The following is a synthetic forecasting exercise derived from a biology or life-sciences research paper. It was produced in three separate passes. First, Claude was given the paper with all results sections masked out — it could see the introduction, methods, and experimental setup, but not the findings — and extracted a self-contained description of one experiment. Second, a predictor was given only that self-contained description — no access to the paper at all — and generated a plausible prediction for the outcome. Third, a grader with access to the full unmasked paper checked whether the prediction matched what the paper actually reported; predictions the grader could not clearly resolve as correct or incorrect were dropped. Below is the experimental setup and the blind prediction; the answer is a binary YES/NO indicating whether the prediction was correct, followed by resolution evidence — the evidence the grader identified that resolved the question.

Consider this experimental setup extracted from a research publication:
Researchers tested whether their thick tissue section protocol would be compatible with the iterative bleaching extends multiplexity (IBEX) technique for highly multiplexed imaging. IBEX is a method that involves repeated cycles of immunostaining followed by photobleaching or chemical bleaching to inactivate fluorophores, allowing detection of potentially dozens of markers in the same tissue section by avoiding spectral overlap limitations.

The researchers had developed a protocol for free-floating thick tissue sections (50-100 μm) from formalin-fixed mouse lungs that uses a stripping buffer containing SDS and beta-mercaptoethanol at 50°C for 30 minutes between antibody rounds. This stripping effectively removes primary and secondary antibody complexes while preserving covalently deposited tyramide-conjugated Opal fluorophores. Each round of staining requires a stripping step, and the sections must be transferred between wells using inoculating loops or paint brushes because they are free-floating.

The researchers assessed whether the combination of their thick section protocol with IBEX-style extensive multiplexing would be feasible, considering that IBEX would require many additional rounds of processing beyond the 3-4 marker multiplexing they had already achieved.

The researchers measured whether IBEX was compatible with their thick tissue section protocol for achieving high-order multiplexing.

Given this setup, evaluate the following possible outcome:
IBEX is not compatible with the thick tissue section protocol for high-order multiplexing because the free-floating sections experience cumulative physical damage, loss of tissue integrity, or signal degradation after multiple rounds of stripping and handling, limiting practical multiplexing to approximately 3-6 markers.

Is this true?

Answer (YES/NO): YES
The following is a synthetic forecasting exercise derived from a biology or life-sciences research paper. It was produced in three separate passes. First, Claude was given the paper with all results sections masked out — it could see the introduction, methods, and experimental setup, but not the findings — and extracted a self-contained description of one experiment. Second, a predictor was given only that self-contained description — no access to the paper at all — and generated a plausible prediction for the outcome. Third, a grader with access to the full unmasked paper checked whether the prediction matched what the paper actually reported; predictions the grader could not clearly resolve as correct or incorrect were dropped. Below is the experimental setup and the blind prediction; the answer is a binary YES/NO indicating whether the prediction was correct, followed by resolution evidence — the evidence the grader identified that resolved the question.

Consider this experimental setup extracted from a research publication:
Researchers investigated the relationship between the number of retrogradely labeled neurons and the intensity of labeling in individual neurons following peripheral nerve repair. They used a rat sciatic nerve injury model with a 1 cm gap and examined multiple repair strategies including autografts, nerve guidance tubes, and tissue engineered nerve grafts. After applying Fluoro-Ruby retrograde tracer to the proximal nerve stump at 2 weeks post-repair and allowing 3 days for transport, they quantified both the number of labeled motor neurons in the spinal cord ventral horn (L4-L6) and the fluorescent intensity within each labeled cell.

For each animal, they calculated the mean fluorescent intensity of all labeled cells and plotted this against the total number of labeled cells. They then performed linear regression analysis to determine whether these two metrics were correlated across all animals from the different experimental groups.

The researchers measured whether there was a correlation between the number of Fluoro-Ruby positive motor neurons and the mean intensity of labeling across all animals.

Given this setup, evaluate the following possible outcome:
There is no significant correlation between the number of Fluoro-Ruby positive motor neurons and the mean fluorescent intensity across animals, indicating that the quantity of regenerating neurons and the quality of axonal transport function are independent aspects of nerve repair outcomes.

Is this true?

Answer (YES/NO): NO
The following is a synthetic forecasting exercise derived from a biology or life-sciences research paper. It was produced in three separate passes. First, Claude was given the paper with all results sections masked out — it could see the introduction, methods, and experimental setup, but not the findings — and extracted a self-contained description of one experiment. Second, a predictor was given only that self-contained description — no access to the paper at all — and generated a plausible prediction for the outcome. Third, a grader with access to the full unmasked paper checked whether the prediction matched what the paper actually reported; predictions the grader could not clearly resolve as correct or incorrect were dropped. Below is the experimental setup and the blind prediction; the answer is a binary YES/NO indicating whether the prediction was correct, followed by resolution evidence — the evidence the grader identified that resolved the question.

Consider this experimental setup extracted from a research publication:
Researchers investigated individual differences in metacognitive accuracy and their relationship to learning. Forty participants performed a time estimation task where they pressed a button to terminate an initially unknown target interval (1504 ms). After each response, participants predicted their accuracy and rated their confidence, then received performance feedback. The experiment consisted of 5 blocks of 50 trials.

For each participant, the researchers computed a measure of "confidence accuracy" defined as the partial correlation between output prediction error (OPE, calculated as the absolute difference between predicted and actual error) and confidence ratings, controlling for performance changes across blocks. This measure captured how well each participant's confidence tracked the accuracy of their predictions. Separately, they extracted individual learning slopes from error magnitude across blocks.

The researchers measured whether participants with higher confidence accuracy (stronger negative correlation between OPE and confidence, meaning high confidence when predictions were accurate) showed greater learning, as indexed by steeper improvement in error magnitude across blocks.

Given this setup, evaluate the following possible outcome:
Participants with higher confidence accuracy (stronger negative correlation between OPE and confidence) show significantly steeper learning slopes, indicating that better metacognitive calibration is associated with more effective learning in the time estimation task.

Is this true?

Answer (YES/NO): YES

## Task
The answer must be the full listing, repeated word for word.

## Response
The following is a synthetic forecasting exercise derived from a biology or life-sciences research paper. It was produced in three separate passes. First, Claude was given the paper with all results sections masked out — it could see the introduction, methods, and experimental setup, but not the findings — and extracted a self-contained description of one experiment. Second, a predictor was given only that self-contained description — no access to the paper at all — and generated a plausible prediction for the outcome. Third, a grader with access to the full unmasked paper checked whether the prediction matched what the paper actually reported; predictions the grader could not clearly resolve as correct or incorrect were dropped. Below is the experimental setup and the blind prediction; the answer is a binary YES/NO indicating whether the prediction was correct, followed by resolution evidence — the evidence the grader identified that resolved the question.

Consider this experimental setup extracted from a research publication:
Researchers tested whether their thick tissue section protocol would be compatible with the iterative bleaching extends multiplexity (IBEX) technique for highly multiplexed imaging. IBEX is a method that involves repeated cycles of immunostaining followed by photobleaching or chemical bleaching to inactivate fluorophores, allowing detection of potentially dozens of markers in the same tissue section by avoiding spectral overlap limitations.

The researchers had developed a protocol for free-floating thick tissue sections (50-100 μm) from formalin-fixed mouse lungs that uses a stripping buffer containing SDS and beta-mercaptoethanol at 50°C for 30 minutes between antibody rounds. This stripping effectively removes primary and secondary antibody complexes while preserving covalently deposited tyramide-conjugated Opal fluorophores. Each round of staining requires a stripping step, and the sections must be transferred between wells using inoculating loops or paint brushes because they are free-floating.

The researchers assessed whether the combination of their thick section protocol with IBEX-style extensive multiplexing would be feasible, considering that IBEX would require many additional rounds of processing beyond the 3-4 marker multiplexing they had already achieved.

The researchers measured whether IBEX was compatible with their thick tissue section protocol for achieving high-order multiplexing.

Given this setup, evaluate the following possible outcome:
IBEX is not compatible with the thick tissue section protocol for high-order multiplexing because the free-floating sections experience cumulative physical damage, loss of tissue integrity, or signal degradation after multiple rounds of stripping and handling, limiting practical multiplexing to approximately 3-6 markers.

Is this true?

Answer (YES/NO): YES
The following is a synthetic forecasting exercise derived from a biology or life-sciences research paper. It was produced in three separate passes. First, Claude was given the paper with all results sections masked out — it could see the introduction, methods, and experimental setup, but not the findings — and extracted a self-contained description of one experiment. Second, a predictor was given only that self-contained description — no access to the paper at all — and generated a plausible prediction for the outcome. Third, a grader with access to the full unmasked paper checked whether the prediction matched what the paper actually reported; predictions the grader could not clearly resolve as correct or incorrect were dropped. Below is the experimental setup and the blind prediction; the answer is a binary YES/NO indicating whether the prediction was correct, followed by resolution evidence — the evidence the grader identified that resolved the question.

Consider this experimental setup extracted from a research publication:
Researchers investigated the relationship between the number of retrogradely labeled neurons and the intensity of labeling in individual neurons following peripheral nerve repair. They used a rat sciatic nerve injury model with a 1 cm gap and examined multiple repair strategies including autografts, nerve guidance tubes, and tissue engineered nerve grafts. After applying Fluoro-Ruby retrograde tracer to the proximal nerve stump at 2 weeks post-repair and allowing 3 days for transport, they quantified both the number of labeled motor neurons in the spinal cord ventral horn (L4-L6) and the fluorescent intensity within each labeled cell.

For each animal, they calculated the mean fluorescent intensity of all labeled cells and plotted this against the total number of labeled cells. They then performed linear regression analysis to determine whether these two metrics were correlated across all animals from the different experimental groups.

The researchers measured whether there was a correlation between the number of Fluoro-Ruby positive motor neurons and the mean intensity of labeling across all animals.

Given this setup, evaluate the following possible outcome:
There is no significant correlation between the number of Fluoro-Ruby positive motor neurons and the mean fluorescent intensity across animals, indicating that the quantity of regenerating neurons and the quality of axonal transport function are independent aspects of nerve repair outcomes.

Is this true?

Answer (YES/NO): NO
The following is a synthetic forecasting exercise derived from a biology or life-sciences research paper. It was produced in three separate passes. First, Claude was given the paper with all results sections masked out — it could see the introduction, methods, and experimental setup, but not the findings — and extracted a self-contained description of one experiment. Second, a predictor was given only that self-contained description — no access to the paper at all — and generated a plausible prediction for the outcome. Third, a grader with access to the full unmasked paper checked whether the prediction matched what the paper actually reported; predictions the grader could not clearly resolve as correct or incorrect were dropped. Below is the experimental setup and the blind prediction; the answer is a binary YES/NO indicating whether the prediction was correct, followed by resolution evidence — the evidence the grader identified that resolved the question.

Consider this experimental setup extracted from a research publication:
Researchers investigated individual differences in metacognitive accuracy and their relationship to learning. Forty participants performed a time estimation task where they pressed a button to terminate an initially unknown target interval (1504 ms). After each response, participants predicted their accuracy and rated their confidence, then received performance feedback. The experiment consisted of 5 blocks of 50 trials.

For each participant, the researchers computed a measure of "confidence accuracy" defined as the partial correlation between output prediction error (OPE, calculated as the absolute difference between predicted and actual error) and confidence ratings, controlling for performance changes across blocks. This measure captured how well each participant's confidence tracked the accuracy of their predictions. Separately, they extracted individual learning slopes from error magnitude across blocks.

The researchers measured whether participants with higher confidence accuracy (stronger negative correlation between OPE and confidence, meaning high confidence when predictions were accurate) showed greater learning, as indexed by steeper improvement in error magnitude across blocks.

Given this setup, evaluate the following possible outcome:
Participants with higher confidence accuracy (stronger negative correlation between OPE and confidence) show significantly steeper learning slopes, indicating that better metacognitive calibration is associated with more effective learning in the time estimation task.

Is this true?

Answer (YES/NO): YES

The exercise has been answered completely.